[Extraits de données de questions spatiales]
===

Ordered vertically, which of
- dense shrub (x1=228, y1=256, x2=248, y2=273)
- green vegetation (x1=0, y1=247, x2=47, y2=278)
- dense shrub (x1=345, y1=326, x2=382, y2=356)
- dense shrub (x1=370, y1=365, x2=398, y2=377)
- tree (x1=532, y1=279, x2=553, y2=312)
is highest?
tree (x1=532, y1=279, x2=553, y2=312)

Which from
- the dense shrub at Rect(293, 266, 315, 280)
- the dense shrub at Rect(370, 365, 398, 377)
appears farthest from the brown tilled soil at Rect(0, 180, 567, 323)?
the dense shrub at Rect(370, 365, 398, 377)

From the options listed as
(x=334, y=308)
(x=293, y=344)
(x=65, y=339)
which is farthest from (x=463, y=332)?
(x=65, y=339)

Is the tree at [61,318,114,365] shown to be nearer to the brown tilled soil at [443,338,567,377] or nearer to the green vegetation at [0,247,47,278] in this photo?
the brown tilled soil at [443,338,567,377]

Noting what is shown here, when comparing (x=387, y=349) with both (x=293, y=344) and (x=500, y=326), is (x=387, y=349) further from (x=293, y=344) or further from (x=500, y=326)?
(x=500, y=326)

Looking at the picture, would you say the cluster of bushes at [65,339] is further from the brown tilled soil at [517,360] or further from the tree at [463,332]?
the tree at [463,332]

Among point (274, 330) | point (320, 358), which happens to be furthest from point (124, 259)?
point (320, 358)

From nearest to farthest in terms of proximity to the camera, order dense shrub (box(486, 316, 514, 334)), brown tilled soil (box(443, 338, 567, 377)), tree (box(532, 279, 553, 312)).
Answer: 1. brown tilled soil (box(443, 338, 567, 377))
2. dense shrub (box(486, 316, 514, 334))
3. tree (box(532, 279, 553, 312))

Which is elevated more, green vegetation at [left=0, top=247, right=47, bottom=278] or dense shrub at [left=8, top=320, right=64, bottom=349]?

===

- VOTRE OBJECTIF: Mettez toutes les lignes des entrées ci-dessus sous forme de liste numérotée, en omettant les lignes vides.

- RÉPONSE PROPOSÉE:
1. Ordered vertically, which of
2. - dense shrub (x1=228, y1=256, x2=248, y2=273)
3. - green vegetation (x1=0, y1=247, x2=47, y2=278)
4. - dense shrub (x1=345, y1=326, x2=382, y2=356)
5. - dense shrub (x1=370, y1=365, x2=398, y2=377)
6. - tree (x1=532, y1=279, x2=553, y2=312)
7. is highest?
8. tree (x1=532, y1=279, x2=553, y2=312)
9. Which from
10. - the dense shrub at Rect(293, 266, 315, 280)
11. - the dense shrub at Rect(370, 365, 398, 377)
12. appears farthest from the brown tilled soil at Rect(0, 180, 567, 323)?
13. the dense shrub at Rect(370, 365, 398, 377)
14. From the options listed as
15. (x=334, y=308)
16. (x=293, y=344)
17. (x=65, y=339)
18. which is farthest from (x=463, y=332)?
19. (x=65, y=339)
20. Is the tree at [61,318,114,365] shown to be nearer to the brown tilled soil at [443,338,567,377] or nearer to the green vegetation at [0,247,47,278] in this photo?
21. the brown tilled soil at [443,338,567,377]
22. Noting what is shown here, when comparing (x=387, y=349) with both (x=293, y=344) and (x=500, y=326), is (x=387, y=349) further from (x=293, y=344) or further from (x=500, y=326)?
23. (x=500, y=326)
24. Looking at the picture, would you say the cluster of bushes at [65,339] is further from the brown tilled soil at [517,360] or further from the tree at [463,332]?
25. the tree at [463,332]
26. Among point (274, 330) | point (320, 358), which happens to be furthest from point (124, 259)?
27. point (320, 358)
28. From nearest to farthest in terms of proximity to the camera, order dense shrub (box(486, 316, 514, 334)), brown tilled soil (box(443, 338, 567, 377)), tree (box(532, 279, 553, 312)).
29. Answer: 1. brown tilled soil (box(443, 338, 567, 377))
30. 2. dense shrub (box(486, 316, 514, 334))
31. 3. tree (box(532, 279, 553, 312))
32. Which is elevated more, green vegetation at [left=0, top=247, right=47, bottom=278] or dense shrub at [left=8, top=320, right=64, bottom=349]?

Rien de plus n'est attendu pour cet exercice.